В мрачном обветшалом интерьере бара «Лотос» Юдзи в изнеможении прислонился к деревянной стене будки караоке, голова его стукнулась о стену. Он не узнавал гниющих останков бара, где провел детство. Некогда процветающее логово порока, где между богатыми бизнесменами скользящей походкой двигались девушки, ныне представляло собой совокупность тысяч экосистем. По левые мыши пировали на обивке кресел, тараканы обгрызали отслоившиеся от стен обои, гадюка притаилась в ожидании пушистого млекопитающего, чтобы вонзит в него клыки. Однажды Мама-сан послала меня сюда, шесть с четвертью лунных циклов назад, чтобы я укрепил доски, которыми была забита дверь. На полке я обнаружил молоток и гвозди, блестевшие от мышиной мочи.

Семь долгих лет прошло с тех пор, как Мама-сан задумала открыть бар «Лотос». Предприятие это изначально было обречено на провал. Вскоре после пышного открытия (на котором девушки в нарядах стриптизерш предлагали посетителям бесплатное шампанское) Мама-сан получила письмо, уведомляющее ее о том, что в непосредственной близости от бара планируется строительство Кансайской железнодорожной линии. Несмотря на весь пыл, с которым Мама-сан бросилась спасать свое детище (она отправляла петиции транспортному начальству, пыталась подкупить чиновников деньгами и девушками и даже лежала в прострации под колесами экскаватора), через восемнадцать месяцев дюжина скоростных поездов в час с грохотом проносилась мимо бара. Каждый поезд рождал миниатюрное землетрясение в недрах здания: стены сотрясались, а клиенты падали с барных стульев. Целых одиннадцать месяцев с улыбкой на устах Мама-сан подсчитывала предметы, упавшие с полок, и редеющие толпы посетителей. Но последней соломинкой, сломавшей спину верблюда, стала тяжба, которую затеял один из клиентов, на голову которому свалилась бутылка рома, на короткое время лишив беднягу сознания. Мама-сан выставила бар на продажу, однако по сей день желающих купить его не нашлось.

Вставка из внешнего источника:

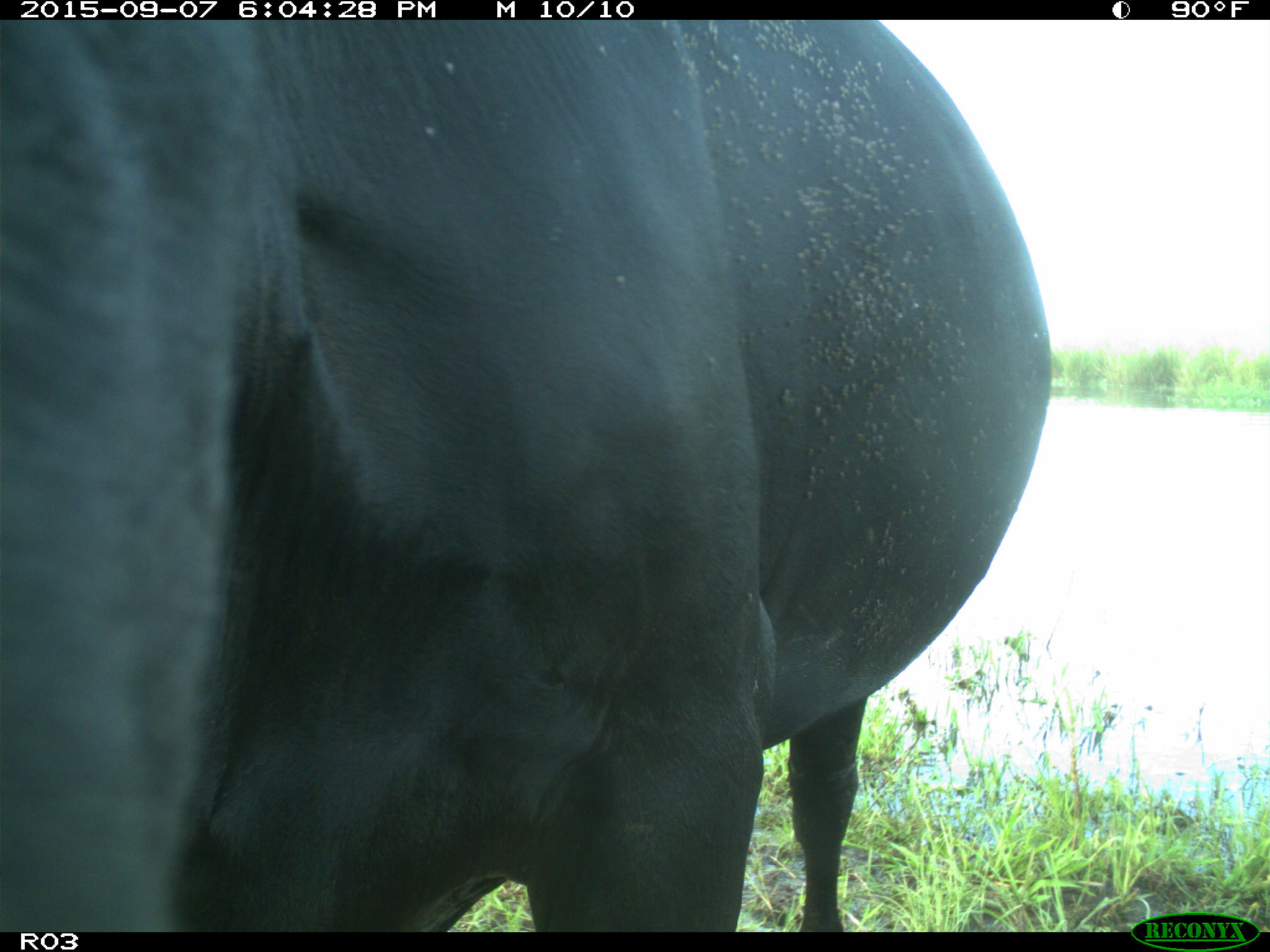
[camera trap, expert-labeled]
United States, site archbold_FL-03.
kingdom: Animalia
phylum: Chordata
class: Mammalia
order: Artiodactyla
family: Bovidae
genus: Bos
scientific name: Bos taurus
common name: domestic cow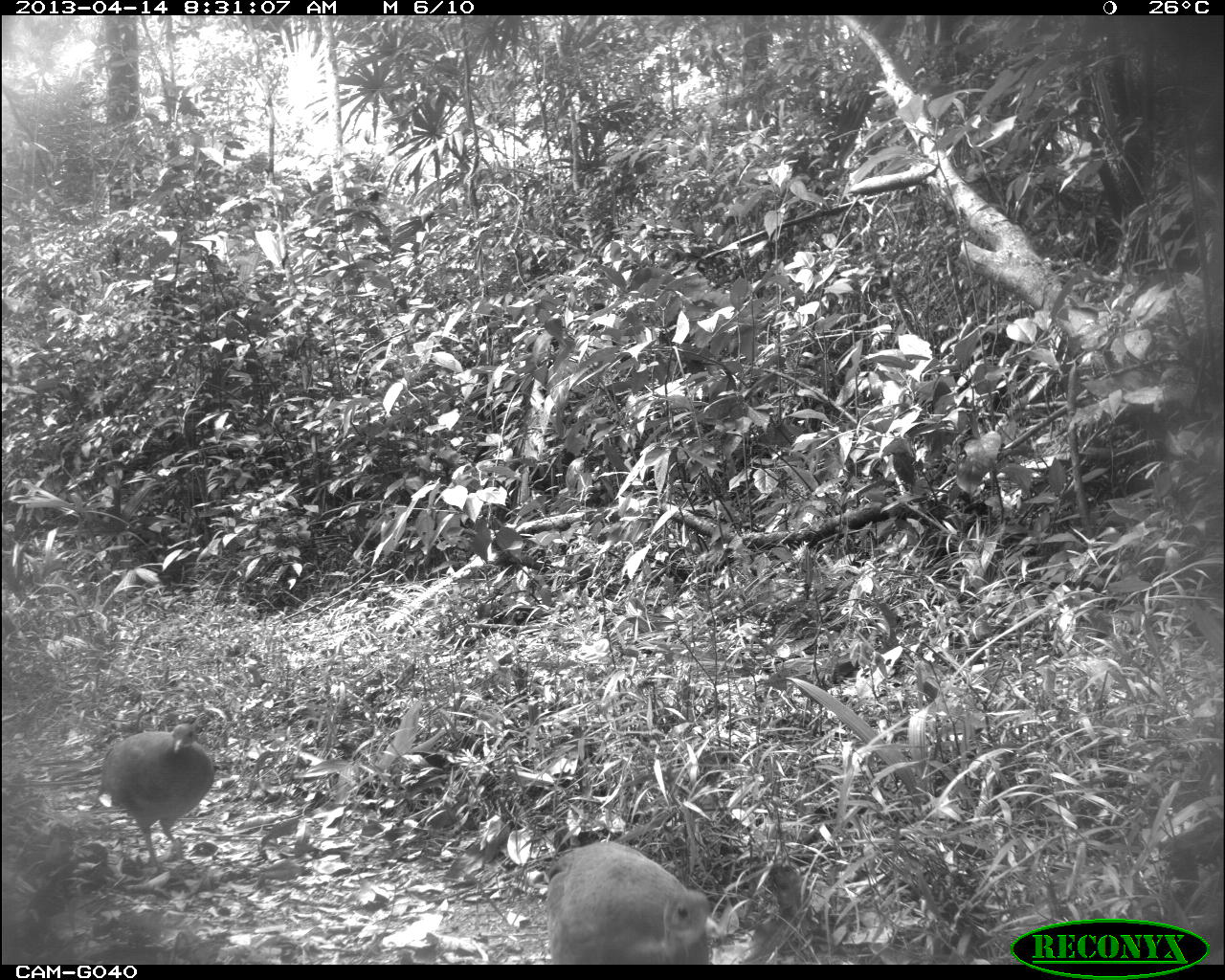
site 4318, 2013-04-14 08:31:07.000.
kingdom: Animalia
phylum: Chordata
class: Aves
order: Tinamiformes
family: Tinamidae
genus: Tinamus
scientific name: Tinamus major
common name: great tinamou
Tinamus major (great tinamou), count 2.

Хотя в результате этой истории нервы его матери превратились в клочья, для Юдзи то были безмятежные дни. Девушки обращались с подростком, словно с маленьким клиентом, постоянно твердя ему, какой он красивый и умный Блуждая в тумане боли, Юдзи вспоминал об этих счастливых днях. Крошечные жучки и ползали по тому стулу в баре, где он любил сидеть, притворяясь, что делает домашнее задание, а девушка по имени Йоко нахваливала его старательность своим бархатным голоском. Новый приступ физических мучений принес новые моральные страдания. Юдзи застонал, наполовину от боли, наполовину от горькой ностальгии подавно прошедшим временам. Он провел языком по кровавым остаткам зубов во рту и снова застонал.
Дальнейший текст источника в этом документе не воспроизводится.